15. Visitor Loyalty – How often to your visitors come back? Reducing the percentage of people that only visit once should be one of your constant priorities, and Analytics let’s you track this piece of information over a specified date range.

The more a person comes to look at your images and services, chances are you have a better chance on converting them to a buying client.

16. Visitor Type Contribution – This dynamic pie chart tells you the contribution your returning visitors are making versus new ones. My testing showed that my return visitors load more pages and spend more time on my site and they bounce less than new visitors.

17. Search Engine Traffic – Knowing which search engines are sending the most traffic and how well its converting can help you optimize your spend and SEO efforts or purchase keywords on specific search engines. While Google will likely provide you the most traffic, if Yahoo or BING converts better, you might want to see how you can get more visitors from them.
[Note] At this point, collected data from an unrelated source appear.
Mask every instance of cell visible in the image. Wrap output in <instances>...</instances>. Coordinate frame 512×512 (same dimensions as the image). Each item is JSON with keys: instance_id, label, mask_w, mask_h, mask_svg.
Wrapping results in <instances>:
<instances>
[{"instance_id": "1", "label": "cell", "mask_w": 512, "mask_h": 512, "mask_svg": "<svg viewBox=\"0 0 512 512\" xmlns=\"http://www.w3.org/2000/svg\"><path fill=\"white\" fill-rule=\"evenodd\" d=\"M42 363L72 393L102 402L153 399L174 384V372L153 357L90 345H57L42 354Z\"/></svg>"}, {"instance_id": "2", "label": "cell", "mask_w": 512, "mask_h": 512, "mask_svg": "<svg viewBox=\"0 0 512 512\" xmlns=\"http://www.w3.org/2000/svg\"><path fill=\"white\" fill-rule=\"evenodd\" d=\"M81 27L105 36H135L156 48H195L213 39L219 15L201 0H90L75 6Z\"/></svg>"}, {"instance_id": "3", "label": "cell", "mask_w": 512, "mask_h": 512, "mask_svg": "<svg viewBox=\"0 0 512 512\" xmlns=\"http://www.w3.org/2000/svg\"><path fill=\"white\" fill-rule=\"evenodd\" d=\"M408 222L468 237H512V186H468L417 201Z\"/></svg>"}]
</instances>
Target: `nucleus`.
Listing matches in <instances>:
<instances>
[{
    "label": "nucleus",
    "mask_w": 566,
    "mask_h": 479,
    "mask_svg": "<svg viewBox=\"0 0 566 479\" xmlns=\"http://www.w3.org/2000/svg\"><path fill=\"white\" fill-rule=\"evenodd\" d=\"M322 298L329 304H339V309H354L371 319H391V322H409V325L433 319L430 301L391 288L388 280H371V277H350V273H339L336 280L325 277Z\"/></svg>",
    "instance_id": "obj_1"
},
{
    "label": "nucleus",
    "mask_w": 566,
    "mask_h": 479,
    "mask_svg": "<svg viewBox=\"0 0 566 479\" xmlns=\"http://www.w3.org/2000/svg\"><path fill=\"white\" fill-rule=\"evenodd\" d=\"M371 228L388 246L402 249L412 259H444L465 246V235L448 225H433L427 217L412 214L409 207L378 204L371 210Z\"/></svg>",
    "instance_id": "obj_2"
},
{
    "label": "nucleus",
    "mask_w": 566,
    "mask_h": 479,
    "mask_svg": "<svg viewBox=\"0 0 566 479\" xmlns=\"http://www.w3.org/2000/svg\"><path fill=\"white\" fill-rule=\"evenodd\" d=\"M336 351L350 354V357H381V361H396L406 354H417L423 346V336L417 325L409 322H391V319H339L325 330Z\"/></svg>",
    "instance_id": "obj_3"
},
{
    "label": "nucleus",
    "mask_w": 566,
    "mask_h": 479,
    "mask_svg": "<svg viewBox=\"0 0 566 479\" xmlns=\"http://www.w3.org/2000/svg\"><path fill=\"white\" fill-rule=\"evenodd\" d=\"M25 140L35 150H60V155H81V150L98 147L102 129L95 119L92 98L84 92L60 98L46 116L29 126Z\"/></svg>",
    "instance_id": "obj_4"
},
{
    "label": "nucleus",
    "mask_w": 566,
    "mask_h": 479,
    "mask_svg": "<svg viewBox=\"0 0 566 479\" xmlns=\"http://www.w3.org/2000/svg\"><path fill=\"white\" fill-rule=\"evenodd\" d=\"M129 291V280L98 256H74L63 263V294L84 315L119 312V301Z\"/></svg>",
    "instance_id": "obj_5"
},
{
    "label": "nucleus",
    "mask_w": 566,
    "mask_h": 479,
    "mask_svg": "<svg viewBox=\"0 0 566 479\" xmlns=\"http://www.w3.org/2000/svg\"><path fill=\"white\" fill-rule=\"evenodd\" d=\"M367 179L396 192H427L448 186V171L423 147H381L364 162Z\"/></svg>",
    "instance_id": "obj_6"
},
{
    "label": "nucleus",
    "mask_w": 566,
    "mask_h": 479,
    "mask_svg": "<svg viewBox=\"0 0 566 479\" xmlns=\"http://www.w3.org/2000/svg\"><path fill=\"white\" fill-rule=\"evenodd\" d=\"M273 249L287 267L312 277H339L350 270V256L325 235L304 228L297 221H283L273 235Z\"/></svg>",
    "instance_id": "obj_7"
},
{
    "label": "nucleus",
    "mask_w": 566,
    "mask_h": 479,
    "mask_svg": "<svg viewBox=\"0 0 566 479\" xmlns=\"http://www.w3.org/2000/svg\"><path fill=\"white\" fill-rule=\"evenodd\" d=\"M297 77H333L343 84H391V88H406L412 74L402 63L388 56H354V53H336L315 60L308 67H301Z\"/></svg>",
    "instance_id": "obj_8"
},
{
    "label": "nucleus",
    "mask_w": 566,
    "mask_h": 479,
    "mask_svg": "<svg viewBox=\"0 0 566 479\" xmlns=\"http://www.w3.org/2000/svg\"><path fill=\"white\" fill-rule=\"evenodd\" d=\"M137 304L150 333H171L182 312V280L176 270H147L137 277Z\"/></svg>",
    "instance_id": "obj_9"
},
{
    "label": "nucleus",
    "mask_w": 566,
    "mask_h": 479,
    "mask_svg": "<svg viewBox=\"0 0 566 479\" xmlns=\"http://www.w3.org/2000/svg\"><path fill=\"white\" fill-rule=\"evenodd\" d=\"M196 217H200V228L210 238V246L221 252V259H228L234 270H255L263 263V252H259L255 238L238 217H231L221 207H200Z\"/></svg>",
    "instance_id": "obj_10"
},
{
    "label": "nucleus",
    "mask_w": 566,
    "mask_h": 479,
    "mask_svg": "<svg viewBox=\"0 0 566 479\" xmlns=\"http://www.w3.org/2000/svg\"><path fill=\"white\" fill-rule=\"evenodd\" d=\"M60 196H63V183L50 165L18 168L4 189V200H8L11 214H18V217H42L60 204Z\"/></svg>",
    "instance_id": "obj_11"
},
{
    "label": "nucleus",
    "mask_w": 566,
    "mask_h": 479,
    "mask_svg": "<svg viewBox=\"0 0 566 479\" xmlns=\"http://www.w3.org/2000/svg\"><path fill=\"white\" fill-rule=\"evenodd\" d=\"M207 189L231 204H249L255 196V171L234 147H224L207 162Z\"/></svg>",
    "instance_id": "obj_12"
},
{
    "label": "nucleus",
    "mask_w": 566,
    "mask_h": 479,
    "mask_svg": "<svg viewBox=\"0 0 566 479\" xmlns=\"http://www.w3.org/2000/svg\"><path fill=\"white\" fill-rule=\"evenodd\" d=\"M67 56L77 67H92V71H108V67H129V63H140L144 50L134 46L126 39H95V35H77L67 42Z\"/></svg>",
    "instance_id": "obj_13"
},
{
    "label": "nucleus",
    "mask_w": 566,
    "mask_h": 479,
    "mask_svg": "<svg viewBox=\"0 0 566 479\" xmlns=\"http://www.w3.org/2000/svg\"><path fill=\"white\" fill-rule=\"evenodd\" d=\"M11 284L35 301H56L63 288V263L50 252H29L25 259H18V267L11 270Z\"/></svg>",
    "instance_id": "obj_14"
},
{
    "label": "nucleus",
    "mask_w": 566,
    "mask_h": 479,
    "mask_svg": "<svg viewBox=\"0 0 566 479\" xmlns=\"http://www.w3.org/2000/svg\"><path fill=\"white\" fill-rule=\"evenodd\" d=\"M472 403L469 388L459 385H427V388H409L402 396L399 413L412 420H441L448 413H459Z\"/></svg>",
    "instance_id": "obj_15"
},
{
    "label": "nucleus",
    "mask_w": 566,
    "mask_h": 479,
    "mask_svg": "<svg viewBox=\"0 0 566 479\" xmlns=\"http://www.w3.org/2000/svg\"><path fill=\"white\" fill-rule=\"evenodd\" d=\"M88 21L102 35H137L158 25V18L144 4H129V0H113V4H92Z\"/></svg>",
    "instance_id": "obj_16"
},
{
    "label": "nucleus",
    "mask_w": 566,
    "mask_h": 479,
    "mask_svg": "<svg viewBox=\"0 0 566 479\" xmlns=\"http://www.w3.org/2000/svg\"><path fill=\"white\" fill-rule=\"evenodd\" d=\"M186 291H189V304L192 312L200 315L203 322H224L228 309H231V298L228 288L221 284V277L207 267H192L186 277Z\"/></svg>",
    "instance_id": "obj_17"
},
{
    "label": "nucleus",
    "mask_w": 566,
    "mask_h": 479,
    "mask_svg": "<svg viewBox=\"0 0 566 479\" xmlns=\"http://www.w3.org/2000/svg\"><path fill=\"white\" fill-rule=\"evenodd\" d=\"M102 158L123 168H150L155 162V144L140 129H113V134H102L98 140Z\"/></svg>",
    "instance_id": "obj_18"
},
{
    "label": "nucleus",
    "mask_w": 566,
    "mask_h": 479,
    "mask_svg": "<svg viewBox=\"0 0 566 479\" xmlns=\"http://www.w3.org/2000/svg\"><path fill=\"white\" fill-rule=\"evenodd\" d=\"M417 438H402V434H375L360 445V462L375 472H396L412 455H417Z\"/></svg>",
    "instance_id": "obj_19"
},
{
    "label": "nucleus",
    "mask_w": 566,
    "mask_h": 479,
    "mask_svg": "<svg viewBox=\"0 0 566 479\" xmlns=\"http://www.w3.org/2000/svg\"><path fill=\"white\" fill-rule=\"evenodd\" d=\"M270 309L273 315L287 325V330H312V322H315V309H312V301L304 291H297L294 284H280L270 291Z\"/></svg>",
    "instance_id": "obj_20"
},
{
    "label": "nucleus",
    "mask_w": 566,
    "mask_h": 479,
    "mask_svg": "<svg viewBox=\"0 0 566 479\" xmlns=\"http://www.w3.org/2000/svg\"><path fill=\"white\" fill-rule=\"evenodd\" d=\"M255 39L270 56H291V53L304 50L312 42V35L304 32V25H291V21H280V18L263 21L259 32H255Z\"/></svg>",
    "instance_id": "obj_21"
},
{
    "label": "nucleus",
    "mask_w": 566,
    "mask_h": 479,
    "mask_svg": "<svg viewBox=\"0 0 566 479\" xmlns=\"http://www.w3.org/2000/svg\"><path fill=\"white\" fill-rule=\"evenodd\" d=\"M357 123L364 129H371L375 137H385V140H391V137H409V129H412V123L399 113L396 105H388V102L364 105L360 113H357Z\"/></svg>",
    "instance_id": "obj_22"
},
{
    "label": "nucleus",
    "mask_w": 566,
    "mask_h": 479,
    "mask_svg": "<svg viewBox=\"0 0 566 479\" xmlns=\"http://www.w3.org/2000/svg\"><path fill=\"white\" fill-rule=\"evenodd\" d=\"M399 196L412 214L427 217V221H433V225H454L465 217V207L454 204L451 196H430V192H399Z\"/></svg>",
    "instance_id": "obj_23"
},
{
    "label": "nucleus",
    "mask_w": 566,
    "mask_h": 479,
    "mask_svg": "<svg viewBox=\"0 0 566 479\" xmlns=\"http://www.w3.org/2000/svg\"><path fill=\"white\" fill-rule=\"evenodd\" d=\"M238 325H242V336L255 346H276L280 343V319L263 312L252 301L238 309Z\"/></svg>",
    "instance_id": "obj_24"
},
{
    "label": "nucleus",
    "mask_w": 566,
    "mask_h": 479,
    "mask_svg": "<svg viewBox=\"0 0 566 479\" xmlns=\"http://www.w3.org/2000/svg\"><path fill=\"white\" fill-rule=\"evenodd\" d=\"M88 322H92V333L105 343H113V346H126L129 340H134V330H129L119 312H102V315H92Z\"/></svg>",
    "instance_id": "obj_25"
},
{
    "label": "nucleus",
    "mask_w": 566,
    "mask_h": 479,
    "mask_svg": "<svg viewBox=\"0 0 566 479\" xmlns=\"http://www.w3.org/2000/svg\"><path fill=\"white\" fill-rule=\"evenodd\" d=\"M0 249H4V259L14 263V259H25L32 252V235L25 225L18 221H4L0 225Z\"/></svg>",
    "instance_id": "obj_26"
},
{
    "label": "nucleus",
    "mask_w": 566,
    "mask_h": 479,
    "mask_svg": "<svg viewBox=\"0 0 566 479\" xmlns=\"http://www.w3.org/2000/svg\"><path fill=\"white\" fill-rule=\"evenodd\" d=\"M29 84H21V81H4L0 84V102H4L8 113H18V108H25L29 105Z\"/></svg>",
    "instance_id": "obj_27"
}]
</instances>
18. Top Content – For each page on your site, Google Analytics will tell you how many times it has been viewed how much time the average visitor stays there, and how many people leave your site after visiting. If you have a popular page that everyone leaves after viewing, you should think about adding something attention grabbing on it.

19. Top Exit Pages – Knowing your trouble spots tells you where you need to improve, and Analytics lets you see your top exit points over a specified date range.

20. Export to PDF – For a nice clean file with Analytics data, you are now able to export reports into Adobe PDF format.